◆ SET EXERCISE 1:
Answer these questions about the debate excerpt:
(a) Which two reviews suggested ending vacant property relief?
(b) What specific action does the speaker who says "Barker and Lyons reported before the recession" ask the Government to take?
(c) Through which programme is a range of other measures already available?
◆ SET EXERCISE 2: Transcribe the debate excerpt word for word, starting with "In his answer, the" and going on through "this difficult period?".

In his answer, the Minister rightly pointed out that cash flow is a big issue for small businesses. However, although there may have been argument in favour of empty property taxes in the boom times, does he accept that they compound the problem in the down times? Will he reconsider the matter, to help small businesses and others to get through this difficult period?

As the hon. Lady will be aware, both the Barker and Lyons reviews suggested that we should end vacant property relief, and that is what happened in April. That relief was regarded as a £1.3 billion subsidy for owners of commercial property, and not for the small and medium-sized businesses that are the backbone of this country’s economy. We need to help small and medium-sized businesses, and that is the focus of the package that the Government announced this week. That package has been welcomed by the CBI, the Federation of Small Businesses and the British Chambers of Commerce. I hope that the Opposition will welcome it too.

Barker and Lyons reported before the recession. What we need from the Government is specific action now, not mere generalities and platitudes. One specific thing that is within the Government’s power is to suspend the rates on empty properties. Will the Minister do that, and do it now?

I can understand that the hon. Gentleman feels passionate about this issue. We are going through challenging economic circumstances: it looks as though we have tougher times ahead, and the best thing that I can say is that we need a Government who are on the side of hard-working people. We are providing help for small businesses with health checks, training support and business advice. In addition, the Government are a huge purchaser and we have said that we will ensure that we will pay our bills promptly. We are introducing all those measures at the moment, and a range of other measures is already available through the Business Link programme. The Government are committed to ensuring that support for business continues to be delivered effectively.

◆ RECORDS PROVIDED:
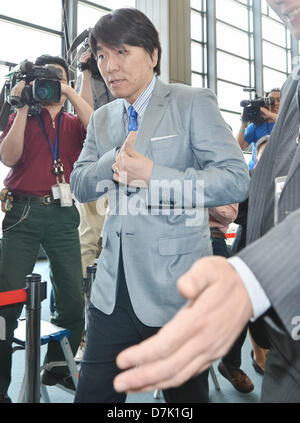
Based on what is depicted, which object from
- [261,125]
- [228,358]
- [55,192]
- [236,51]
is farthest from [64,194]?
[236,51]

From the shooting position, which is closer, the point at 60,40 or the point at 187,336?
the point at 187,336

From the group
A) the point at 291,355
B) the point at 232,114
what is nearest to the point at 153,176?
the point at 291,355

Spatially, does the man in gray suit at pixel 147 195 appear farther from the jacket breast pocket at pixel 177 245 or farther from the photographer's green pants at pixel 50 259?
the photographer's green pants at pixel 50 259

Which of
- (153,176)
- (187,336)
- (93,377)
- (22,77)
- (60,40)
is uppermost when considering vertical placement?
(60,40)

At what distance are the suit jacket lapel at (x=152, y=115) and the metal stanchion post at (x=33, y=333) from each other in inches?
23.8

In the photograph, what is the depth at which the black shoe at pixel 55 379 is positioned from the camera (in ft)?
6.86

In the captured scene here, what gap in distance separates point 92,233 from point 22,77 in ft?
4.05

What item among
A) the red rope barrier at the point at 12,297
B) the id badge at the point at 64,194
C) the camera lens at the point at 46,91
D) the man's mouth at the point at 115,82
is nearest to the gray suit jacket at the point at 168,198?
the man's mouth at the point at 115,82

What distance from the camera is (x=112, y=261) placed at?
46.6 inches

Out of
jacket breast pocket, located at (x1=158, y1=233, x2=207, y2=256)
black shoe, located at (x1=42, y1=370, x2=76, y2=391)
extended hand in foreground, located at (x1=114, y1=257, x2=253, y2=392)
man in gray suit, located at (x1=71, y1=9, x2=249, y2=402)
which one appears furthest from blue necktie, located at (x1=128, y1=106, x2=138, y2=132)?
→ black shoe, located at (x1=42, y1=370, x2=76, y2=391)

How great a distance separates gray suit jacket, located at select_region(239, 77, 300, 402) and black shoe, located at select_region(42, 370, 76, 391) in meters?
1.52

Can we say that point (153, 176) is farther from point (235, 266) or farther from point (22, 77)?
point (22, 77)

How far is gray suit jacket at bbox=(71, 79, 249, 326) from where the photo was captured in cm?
==
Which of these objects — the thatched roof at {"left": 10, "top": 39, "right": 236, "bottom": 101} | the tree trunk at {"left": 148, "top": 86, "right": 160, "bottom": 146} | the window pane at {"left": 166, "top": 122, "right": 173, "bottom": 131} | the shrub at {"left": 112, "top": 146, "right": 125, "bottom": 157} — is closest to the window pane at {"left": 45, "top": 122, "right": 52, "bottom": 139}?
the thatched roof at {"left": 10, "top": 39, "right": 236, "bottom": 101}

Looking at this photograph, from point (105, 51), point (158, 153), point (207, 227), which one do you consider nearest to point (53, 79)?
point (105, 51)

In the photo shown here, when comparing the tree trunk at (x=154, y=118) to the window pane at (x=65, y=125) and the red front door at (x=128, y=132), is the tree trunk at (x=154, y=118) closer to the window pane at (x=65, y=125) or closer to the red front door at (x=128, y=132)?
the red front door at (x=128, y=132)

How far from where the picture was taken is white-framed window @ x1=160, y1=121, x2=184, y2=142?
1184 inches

◆ OUTPUT 1:
(a) The Barker and Lyons reviews.
(b) Suspend the rates on empty properties.
(c) The Business Link programme.

◆ OUTPUT 2:
In his answer, the Minister rightly pointed out that cash flow is a big issue for small businesses. However, although there may have been argument in favour of empty property taxes in the boom times, does he accept that they compound the problem in the down times? Will he reconsider the matter, to help small businesses and others to get through this difficult period?